> **WORK INSTRUCTION**
The data below should be printed in full, exactly, and without any of its images.

> **INFORMATION PROVIDED**
:::::
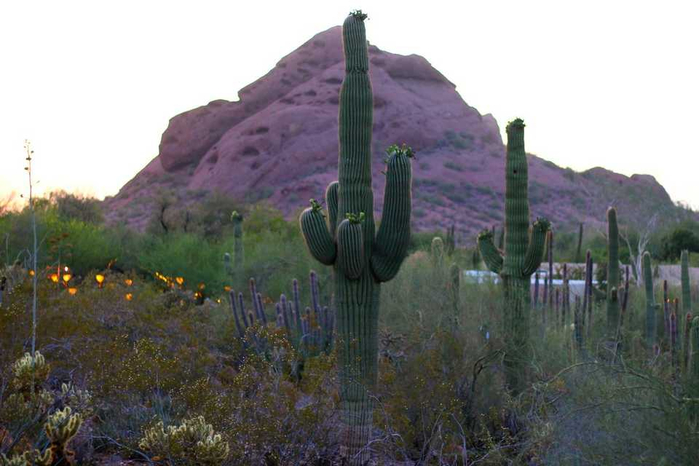 1471618920_the_desert_botanical_garden_in_phoenix_az_12 (700x466, 263Kb)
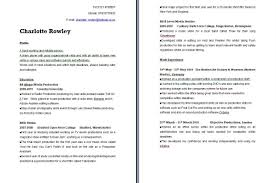 cv to media cv mc professional practise portfolio to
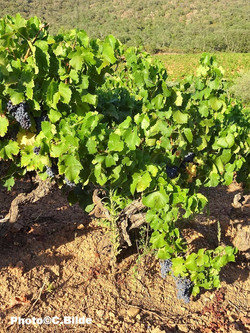 Vignoble raisin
:::::
> **FINAL ANSWER**
 1471618920_the_desert_botanical_garden_in_phoenix_az_12 (700x466, 263Kb)
 cv to media cv mc professional practise portfolio to
 Vignoble raisin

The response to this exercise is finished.